One of our key employees has been dealing with a family crises this past year. Her older brother has been gravely ill and this has required her to make numerous trips back and forth to St. Louis where he lives. It’s a large, tight knight, Greek Orthodox clan. Her parents are elderly and her brother, knowing that the end was near, wanted his baby sister by his side. She spoils him.
Earlier this year, he told his sister that he wanted to take a trip to Mexico and stay at his favorite resort. He wanted her to go with him. He was cleared for travel by his doctor, but really, travel was probably not the best idea, and it put a strain on his travel companions. He wound up spending 3 days in the hospital while he was there.
Knowing full well his diagnosis, her brother had made his wishes known and originally wanted to donate his body to science. But in the end, he deferred to his mother’s desire, as she had made it clear that she wanted a traditional burial. It’s only been in the last 12 years or so that Greek Orthodox have allowed cremation. Gail Ruben wrote a comprehensive article on Greek Orthodox funeral traditions that includes do’s and don’ts, gift ideas, and the reader comments are informative and helpful.
The point of this story is to say that I wanted to give her a memorial gift in remembrance of her brother. She loves blooming plants and brings in cuttings from her gardens that brighten the warehouse. She doesn’t really have room on her desk for an arrangement, but I know she would shuffle to make room. Her yard is full of bushes and blooms and she has spent the last few months digging holes and moving plantings around to create space. So, she really doesn’t need another one.

## Records

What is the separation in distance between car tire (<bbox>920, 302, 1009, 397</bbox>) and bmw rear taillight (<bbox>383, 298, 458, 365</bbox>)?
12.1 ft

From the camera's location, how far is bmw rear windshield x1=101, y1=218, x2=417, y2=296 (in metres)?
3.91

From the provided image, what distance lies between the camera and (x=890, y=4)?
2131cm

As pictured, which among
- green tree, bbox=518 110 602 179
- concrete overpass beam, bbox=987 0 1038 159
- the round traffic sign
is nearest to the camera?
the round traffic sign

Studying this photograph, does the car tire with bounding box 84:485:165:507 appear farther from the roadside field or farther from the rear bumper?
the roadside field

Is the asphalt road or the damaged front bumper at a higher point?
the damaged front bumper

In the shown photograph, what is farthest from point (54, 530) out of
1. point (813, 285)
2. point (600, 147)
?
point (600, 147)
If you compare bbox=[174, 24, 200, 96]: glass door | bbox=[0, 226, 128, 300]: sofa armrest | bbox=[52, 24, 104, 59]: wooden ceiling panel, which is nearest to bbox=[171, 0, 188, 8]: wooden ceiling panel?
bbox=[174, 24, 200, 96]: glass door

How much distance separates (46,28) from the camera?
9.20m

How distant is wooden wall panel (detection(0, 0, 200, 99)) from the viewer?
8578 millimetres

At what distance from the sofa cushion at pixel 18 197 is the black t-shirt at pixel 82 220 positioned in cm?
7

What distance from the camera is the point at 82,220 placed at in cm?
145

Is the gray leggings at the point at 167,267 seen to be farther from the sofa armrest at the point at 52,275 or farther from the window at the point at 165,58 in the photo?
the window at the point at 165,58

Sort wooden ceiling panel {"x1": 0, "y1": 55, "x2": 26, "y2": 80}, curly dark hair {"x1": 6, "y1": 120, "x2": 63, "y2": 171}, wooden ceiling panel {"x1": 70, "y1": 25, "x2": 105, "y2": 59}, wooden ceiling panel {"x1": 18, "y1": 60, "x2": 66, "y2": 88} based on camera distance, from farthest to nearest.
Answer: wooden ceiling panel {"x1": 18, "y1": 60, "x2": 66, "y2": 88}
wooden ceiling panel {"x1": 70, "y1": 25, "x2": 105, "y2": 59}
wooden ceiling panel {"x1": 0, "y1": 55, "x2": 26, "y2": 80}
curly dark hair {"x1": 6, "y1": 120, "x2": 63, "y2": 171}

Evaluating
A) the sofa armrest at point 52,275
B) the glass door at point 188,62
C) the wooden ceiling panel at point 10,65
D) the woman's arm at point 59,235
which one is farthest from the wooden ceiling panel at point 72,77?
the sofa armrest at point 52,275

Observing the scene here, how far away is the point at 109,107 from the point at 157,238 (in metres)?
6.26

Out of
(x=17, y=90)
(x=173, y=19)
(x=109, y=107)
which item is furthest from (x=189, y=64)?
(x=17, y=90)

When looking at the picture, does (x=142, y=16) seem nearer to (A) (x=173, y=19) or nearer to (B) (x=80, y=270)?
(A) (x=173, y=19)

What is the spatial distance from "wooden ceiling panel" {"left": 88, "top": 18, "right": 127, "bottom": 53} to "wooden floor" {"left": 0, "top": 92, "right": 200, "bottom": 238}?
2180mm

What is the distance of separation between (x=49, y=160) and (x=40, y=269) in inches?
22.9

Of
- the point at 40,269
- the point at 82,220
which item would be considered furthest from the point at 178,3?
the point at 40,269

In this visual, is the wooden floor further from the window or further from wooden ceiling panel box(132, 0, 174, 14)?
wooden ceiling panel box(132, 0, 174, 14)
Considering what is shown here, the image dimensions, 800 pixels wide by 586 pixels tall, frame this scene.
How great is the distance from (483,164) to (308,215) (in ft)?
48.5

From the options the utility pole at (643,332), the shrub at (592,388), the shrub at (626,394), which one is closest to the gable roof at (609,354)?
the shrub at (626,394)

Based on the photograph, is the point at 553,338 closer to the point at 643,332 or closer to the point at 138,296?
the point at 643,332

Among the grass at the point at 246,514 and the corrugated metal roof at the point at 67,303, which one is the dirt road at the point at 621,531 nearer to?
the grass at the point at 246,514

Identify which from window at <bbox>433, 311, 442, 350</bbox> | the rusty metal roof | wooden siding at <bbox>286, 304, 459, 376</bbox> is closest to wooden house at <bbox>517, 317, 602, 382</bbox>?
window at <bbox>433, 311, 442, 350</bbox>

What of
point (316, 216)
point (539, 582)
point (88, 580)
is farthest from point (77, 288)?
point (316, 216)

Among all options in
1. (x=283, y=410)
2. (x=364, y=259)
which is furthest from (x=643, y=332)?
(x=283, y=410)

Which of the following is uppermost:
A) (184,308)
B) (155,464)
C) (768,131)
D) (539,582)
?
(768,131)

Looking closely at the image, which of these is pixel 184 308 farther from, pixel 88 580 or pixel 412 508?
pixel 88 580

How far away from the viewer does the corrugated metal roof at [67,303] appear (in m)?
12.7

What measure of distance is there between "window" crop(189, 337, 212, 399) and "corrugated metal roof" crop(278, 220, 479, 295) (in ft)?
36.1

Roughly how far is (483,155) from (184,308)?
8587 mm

## Activity
Can you reproduce the stretch of the memorial gift story from "Earlier this year, he" through "informative and helpful." word for word?

## Solution to this task
Earlier this year, he told his sister that he wanted to take a trip to Mexico and stay at his favorite resort. He wanted her to go with him. He was cleared for travel by his doctor, but really, travel was probably not the best idea, and it put a strain on his travel companions. He wound up spending 3 days in the hospital while he was there.
Knowing full well his diagnosis, her brother had made his wishes known and originally wanted to donate his body to science. But in the end, he deferred to his mother’s desire, as she had made it clear that she wanted a traditional burial. It’s only been in the last 12 years or so that Greek Orthodox have allowed cremation. Gail Ruben wrote a comprehensive article on Greek Orthodox funeral traditions that includes do’s and don’ts, gift ideas, and the reader comments are informative and helpful.